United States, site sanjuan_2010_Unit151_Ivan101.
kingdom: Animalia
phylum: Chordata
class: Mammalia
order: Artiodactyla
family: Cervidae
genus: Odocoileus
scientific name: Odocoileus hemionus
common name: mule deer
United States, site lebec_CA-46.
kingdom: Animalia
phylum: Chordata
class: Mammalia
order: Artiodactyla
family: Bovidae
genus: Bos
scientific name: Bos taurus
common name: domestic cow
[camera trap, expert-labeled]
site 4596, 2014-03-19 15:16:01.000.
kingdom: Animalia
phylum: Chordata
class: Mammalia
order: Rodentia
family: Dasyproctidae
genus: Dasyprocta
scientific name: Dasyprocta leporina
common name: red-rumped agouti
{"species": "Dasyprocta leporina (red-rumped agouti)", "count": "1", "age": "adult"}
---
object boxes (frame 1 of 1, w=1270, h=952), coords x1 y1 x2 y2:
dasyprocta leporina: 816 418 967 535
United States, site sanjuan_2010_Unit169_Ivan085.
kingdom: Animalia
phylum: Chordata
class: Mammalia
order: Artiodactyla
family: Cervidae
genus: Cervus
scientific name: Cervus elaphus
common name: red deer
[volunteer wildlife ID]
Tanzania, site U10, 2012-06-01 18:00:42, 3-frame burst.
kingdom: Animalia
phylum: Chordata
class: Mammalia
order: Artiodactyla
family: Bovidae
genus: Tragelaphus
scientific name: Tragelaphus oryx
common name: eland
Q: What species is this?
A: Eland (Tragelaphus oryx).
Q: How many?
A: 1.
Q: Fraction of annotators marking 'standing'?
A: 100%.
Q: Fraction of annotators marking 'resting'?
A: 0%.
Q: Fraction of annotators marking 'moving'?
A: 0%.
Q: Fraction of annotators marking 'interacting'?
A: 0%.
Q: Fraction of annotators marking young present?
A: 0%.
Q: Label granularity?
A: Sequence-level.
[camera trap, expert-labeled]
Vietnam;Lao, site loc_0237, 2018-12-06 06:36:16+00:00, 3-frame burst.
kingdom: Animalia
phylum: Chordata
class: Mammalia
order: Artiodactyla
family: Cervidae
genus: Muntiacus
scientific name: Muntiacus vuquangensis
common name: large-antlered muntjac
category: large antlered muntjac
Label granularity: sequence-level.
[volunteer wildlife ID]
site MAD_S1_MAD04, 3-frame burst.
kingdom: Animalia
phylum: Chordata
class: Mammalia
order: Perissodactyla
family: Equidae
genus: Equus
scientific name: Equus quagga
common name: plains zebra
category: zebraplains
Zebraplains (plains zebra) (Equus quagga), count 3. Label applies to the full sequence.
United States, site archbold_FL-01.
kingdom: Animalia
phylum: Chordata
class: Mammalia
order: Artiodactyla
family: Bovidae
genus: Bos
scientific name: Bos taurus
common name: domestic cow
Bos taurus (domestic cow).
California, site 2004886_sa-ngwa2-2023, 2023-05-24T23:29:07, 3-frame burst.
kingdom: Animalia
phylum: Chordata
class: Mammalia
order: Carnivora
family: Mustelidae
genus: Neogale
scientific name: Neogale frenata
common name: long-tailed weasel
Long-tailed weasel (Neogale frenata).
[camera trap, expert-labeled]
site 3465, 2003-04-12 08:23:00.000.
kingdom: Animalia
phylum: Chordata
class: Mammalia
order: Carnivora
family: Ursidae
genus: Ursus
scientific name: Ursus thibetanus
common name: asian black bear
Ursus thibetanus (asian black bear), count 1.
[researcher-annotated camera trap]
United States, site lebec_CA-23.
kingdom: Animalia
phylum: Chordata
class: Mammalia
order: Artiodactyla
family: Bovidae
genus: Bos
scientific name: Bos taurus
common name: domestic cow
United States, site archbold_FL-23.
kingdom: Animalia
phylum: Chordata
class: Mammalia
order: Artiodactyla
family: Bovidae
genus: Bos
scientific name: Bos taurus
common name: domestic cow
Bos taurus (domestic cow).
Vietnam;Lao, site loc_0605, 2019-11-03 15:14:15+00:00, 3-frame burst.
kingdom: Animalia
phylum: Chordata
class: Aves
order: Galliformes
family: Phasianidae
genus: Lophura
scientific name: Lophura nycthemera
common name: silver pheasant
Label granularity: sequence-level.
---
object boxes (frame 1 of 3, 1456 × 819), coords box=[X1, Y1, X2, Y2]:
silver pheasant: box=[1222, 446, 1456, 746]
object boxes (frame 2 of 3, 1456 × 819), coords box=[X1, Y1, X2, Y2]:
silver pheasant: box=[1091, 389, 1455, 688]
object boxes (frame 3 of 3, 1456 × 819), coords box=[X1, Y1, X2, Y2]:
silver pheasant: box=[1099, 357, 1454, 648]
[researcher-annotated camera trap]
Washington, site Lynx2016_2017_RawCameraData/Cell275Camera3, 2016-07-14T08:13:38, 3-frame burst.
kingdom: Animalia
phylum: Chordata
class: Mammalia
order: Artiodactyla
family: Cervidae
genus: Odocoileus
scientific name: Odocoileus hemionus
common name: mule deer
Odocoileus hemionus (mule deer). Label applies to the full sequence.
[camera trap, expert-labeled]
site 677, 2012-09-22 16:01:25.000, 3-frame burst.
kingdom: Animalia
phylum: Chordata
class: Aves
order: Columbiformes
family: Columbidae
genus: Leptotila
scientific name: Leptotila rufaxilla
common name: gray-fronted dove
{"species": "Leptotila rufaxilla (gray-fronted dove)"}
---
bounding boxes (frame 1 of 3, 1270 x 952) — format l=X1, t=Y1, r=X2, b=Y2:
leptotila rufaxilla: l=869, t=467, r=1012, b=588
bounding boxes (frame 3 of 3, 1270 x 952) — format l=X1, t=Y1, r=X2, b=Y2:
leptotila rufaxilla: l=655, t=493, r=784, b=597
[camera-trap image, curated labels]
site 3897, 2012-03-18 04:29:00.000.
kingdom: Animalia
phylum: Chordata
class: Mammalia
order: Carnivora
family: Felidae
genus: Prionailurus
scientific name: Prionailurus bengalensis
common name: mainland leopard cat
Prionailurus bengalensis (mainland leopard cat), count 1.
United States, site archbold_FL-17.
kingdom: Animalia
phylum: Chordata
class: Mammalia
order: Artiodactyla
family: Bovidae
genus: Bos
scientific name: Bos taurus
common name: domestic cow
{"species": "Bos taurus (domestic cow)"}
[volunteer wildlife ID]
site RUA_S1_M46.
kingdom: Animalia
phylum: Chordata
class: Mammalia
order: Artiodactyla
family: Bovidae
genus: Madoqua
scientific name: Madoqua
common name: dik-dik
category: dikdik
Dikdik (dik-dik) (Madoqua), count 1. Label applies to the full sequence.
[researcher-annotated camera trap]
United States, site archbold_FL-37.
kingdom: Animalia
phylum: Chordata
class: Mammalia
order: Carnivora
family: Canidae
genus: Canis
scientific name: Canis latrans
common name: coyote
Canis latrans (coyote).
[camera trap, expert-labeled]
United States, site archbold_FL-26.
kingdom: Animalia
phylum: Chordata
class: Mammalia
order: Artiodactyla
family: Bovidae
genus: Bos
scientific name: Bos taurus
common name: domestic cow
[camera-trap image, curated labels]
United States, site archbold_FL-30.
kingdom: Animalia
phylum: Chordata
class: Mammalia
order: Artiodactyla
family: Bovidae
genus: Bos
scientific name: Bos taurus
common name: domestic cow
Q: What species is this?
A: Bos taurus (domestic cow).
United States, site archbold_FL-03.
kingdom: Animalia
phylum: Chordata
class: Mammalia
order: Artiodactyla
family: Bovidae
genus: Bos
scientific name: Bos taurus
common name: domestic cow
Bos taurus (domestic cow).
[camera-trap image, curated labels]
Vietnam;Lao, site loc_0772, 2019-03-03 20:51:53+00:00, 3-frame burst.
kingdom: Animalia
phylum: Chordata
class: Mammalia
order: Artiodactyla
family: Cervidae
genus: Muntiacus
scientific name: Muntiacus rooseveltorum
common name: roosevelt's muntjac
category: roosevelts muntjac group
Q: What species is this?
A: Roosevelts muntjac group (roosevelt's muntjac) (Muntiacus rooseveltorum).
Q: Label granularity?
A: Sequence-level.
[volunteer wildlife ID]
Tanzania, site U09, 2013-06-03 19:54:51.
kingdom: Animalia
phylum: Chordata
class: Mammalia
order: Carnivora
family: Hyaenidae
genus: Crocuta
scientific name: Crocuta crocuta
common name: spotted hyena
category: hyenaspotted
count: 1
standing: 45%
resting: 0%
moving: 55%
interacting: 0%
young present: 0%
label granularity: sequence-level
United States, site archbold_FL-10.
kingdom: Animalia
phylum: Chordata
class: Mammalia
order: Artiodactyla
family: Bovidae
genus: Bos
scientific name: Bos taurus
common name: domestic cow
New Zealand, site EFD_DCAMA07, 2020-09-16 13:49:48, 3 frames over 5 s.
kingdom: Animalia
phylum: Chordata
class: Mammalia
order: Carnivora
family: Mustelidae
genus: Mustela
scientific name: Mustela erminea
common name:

═══

YOUR TASK →
Up to and including the last line of the material, reproduce every line exactly, beginning with the one that contains "New Zealand, site" and adding nothing else.

RESPONSE TO THE TASK →
New Zealand, site EFD_DCAMA07, 2020-09-16 13:49:48, 3 frames over 5 s.
kingdom: Animalia
phylum: Chordata
class: Mammalia
order: Carnivora
family: Mustelidae
genus: Mustela
scientific name: Mustela erminea
common name:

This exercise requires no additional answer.